[START OF RECORD EXTRACTS]
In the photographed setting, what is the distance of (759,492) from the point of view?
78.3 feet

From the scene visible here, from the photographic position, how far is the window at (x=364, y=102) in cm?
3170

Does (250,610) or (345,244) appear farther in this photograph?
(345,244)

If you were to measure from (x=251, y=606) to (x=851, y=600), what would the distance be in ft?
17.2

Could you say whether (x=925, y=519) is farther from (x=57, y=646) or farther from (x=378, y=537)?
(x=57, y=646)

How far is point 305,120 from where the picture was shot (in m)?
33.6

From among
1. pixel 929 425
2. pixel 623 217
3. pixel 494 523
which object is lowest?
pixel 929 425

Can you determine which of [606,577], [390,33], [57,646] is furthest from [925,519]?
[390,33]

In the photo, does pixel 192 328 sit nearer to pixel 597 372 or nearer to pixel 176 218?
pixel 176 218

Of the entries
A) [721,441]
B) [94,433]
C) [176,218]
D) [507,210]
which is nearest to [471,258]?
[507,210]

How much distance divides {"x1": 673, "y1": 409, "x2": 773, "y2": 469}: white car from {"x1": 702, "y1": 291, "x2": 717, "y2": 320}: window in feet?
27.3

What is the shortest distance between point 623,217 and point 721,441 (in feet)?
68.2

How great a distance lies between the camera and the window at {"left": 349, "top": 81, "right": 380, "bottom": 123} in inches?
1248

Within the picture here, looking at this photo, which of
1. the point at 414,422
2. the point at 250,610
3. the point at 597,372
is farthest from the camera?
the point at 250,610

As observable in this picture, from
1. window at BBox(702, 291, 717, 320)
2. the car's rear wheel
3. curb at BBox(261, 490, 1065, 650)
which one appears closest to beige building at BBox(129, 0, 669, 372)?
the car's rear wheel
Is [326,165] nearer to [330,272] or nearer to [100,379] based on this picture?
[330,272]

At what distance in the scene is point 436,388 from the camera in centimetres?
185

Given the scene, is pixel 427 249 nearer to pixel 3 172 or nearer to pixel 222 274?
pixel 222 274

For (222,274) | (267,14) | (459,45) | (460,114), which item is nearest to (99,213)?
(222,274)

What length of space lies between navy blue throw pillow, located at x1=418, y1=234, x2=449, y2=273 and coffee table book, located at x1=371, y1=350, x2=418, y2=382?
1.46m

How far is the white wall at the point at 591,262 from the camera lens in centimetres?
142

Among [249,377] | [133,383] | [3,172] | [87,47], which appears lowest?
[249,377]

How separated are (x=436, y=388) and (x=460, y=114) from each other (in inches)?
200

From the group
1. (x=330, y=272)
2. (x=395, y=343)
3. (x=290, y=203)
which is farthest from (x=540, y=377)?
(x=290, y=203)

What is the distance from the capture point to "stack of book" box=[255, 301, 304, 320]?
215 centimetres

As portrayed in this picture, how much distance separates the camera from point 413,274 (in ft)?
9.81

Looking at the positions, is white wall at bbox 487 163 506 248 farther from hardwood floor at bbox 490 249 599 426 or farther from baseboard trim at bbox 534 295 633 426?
[END OF RECORD EXTRACTS]
■ **GOAL OF THE EXERCISE**: Rename "window" to "glass pane" throughout all of the material above, and repeat the full material with nothing else changed.

■ **CORRECT RESPONSE**:
In the photographed setting, what is the distance of (759,492) from the point of view?
78.3 feet

From the scene visible here, from the photographic position, how far is the glass pane at (x=364, y=102) in cm?
3170

Does (250,610) or (345,244) appear farther in this photograph?
(345,244)

If you were to measure from (x=251, y=606) to (x=851, y=600), what would the distance be in ft?
17.2

Could you say whether (x=925, y=519) is farther from (x=57, y=646) or farther from (x=378, y=537)?
(x=57, y=646)

How far is point 305,120 from where the picture was shot (in m)?
33.6

From among
1. pixel 929 425
2. pixel 623 217
3. pixel 494 523
which object is lowest?
pixel 929 425

Can you determine which of [606,577], [390,33], [57,646] is furthest from [925,519]?
[390,33]

In the photo, does pixel 192 328 sit nearer to pixel 597 372 or nearer to pixel 176 218?
pixel 176 218

Of the entries
A) [721,441]
B) [94,433]
C) [176,218]
D) [507,210]
which is nearest to [471,258]?
[507,210]

How much distance divides {"x1": 673, "y1": 409, "x2": 773, "y2": 469}: white car from {"x1": 702, "y1": 291, "x2": 717, "y2": 320}: glass pane in feet?
27.3

What is the shortest distance between point 623,217 and point 721,441 (in feet)?
68.2

How great a distance lies between the camera and the glass pane at {"left": 349, "top": 81, "right": 380, "bottom": 123} in inches?
1248

Within the picture here, looking at this photo, which of
1. the point at 414,422
2. the point at 250,610
3. the point at 597,372
is farthest from the camera?
the point at 250,610

As observable in this picture, from
1. glass pane at BBox(702, 291, 717, 320)
2. the car's rear wheel
3. curb at BBox(261, 490, 1065, 650)
which one appears closest to beige building at BBox(129, 0, 669, 372)?
the car's rear wheel
Is [326,165] nearer to [330,272] or nearer to [100,379] based on this picture?
[330,272]

At what distance in the scene is point 436,388 from the camera in centimetres?
185

Given the scene, is pixel 427 249 nearer to pixel 3 172 or nearer to pixel 222 274?
pixel 222 274

For (222,274) | (267,14) | (459,45) | (460,114), which item is nearest to (99,213)?
(222,274)

What length of space lies between navy blue throw pillow, located at x1=418, y1=234, x2=449, y2=273 and coffee table book, located at x1=371, y1=350, x2=418, y2=382?
1.46m

How far is the white wall at the point at 591,262 from the camera lens in centimetres?
142

Among [249,377] | [133,383] | [3,172] | [87,47], which appears lowest?
[249,377]

How separated are (x=436, y=388) and (x=460, y=114) from each other (in inches)?
200

From the group
1. (x=330, y=272)
2. (x=395, y=343)
3. (x=290, y=203)
which is farthest from (x=540, y=377)?
(x=290, y=203)

What is the distance from the capture point to "stack of book" box=[255, 301, 304, 320]?
215 centimetres

As portrayed in this picture, how much distance separates the camera from point 413,274 (in ft)?
9.81

Looking at the positions, is white wall at bbox 487 163 506 248 farther from hardwood floor at bbox 490 249 599 426 or farther from baseboard trim at bbox 534 295 633 426?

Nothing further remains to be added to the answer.